Credit reports are free, but there usually is a charge for a credit score, said Kiss, who advised individuals who are considering applying for a loan to check their credit score before applying.

If a credit score is low and the need to borrow not immediate, consumers may want to work to improve their credit score (by paying bills promptly, making more than minimum payments, etc.), she said.  

2)        Review financial services providers’ statements, accounts, balances, fees and services.

People typically shop for a bank when setting up financial accounts, but can become complacent about long-standing accounts, Kiss said.

Reviewing accounts, current fees and services, such as changes to lobby or drive-thru hours, charges for use of ATM’s, and savings offered through online banking is recommended.

With interest rates at all-time lows, many financial service providers have adjusted services and increased fees, said Kiss, who advised customers considering a change to also assess potential costs of changing financial services providers.

Consumers considering a change also are advised to be sure to allow time for direct deposits (such as a pay or Social Security check) and automatic withdrawals, such as water or other utility bills, to be covered.

3)        Review insurance policies, coverage, and beneficiaries.

Reviewing insurance policy coverage, limits of coverage, and items that are not covered is recommended.

It’s best for a customer to be fully informed, and to have time to ask his or her insurance agent to explain the limits to make sure coverage is adequate before having to file a claim, Kiss said.

“The purpose of an insurance policy is to share the risk,” said Kiss, who explained that insurance needs can change with the ages and stages of life. For example, parents of young children will want to invest in a life insurance policy to protect the family; once the family is grown, needs may change.

A non-smoker may be offered discounts on health insurance; a driver with a safe-driving record may earn a discount on auto insurance, and policy holders with more than one policy with the same company also may be entitled to additional discounts.

Checking to make sure beneficiaries’ names and contact information is up to date is recommended.

Consumers also can lower premiums if they are willing to increase the deductible.
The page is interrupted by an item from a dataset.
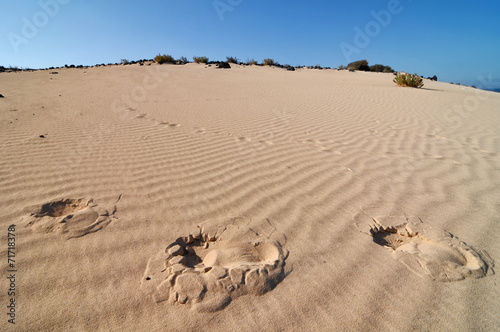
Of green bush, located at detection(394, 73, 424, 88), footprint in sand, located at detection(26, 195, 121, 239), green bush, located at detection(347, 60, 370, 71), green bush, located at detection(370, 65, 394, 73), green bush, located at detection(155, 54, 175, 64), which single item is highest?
green bush, located at detection(155, 54, 175, 64)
Doing so takes a greater personal responsibility for the risk, and Kiss advises weighing the differences in the premium by asking for quotes with a $250, $500, or $1,000 deductible.

“Shopping for insurance is advisable, even though policies vary and we’re not always comparing apples to apples,” said Kiss, who noted the bottom line is: “How much risk are you willing to accept?”
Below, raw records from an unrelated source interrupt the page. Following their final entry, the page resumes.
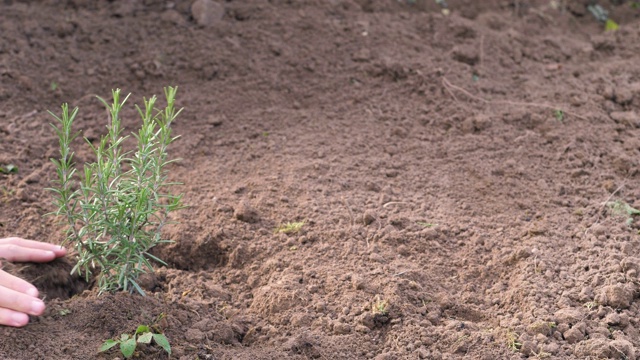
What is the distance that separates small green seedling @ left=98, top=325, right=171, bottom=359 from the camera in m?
2.61

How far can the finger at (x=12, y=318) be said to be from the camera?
2730 mm

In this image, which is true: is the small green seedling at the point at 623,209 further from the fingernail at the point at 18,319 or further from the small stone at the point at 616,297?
the fingernail at the point at 18,319

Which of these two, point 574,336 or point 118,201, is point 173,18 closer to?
point 118,201

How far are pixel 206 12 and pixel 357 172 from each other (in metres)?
1.54

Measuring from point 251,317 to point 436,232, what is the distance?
0.88 m

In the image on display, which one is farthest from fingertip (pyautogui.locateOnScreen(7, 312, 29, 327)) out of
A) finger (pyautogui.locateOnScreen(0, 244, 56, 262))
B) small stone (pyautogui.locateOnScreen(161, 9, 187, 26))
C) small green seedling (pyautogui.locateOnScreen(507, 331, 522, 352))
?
small stone (pyautogui.locateOnScreen(161, 9, 187, 26))

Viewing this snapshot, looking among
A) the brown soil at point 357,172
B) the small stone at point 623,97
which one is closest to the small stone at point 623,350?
the brown soil at point 357,172

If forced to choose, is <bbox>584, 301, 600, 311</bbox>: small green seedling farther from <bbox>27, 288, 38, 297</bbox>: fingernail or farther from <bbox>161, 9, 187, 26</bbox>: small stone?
<bbox>161, 9, 187, 26</bbox>: small stone

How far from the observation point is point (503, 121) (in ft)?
13.2

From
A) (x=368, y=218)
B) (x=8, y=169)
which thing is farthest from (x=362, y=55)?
(x=8, y=169)

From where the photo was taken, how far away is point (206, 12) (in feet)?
15.1

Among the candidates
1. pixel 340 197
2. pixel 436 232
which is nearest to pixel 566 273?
pixel 436 232

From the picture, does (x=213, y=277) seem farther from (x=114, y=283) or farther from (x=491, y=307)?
(x=491, y=307)

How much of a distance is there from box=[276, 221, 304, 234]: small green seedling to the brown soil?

4)        Make saving for an emergency fund a priority.  

Establishing an emergency fund is a must, said Kiss, who explained that having as little as $500 to $1,000 available in an emergency can be enough to eliminate the need to run up a balance on a credit card with a high interest rate or need to negotiate a loan without time to shop for the best interest rate.

Kiss offered recent personal experiences as an examples: In one year, her washing machine stopped working and had to be replaced; a storm downed a tree limb that landed on – and broke – the glass in her car’s sunroof, and her cat needed surgery.

In noting that financial professionals typically recommend a minimum savings goal of three to six months’ living expenses as an emergency fund, Kiss suggested breaking down a savings goal into manageable increments.

For example, if living expenses are $1,800 a month, and a three-month emergency fund goal $5,400, a 10-year savings plan will require a savings goal of $540 a year, which breaks down to $45 a month, or $10.50 a week -- the equivalent of two lunches.

Kiss advises setting up a separate account for an emergency fund, and setting up a direct deposit to the account, if possible.

“Saving something regularly is better than nothing,” Kiss said.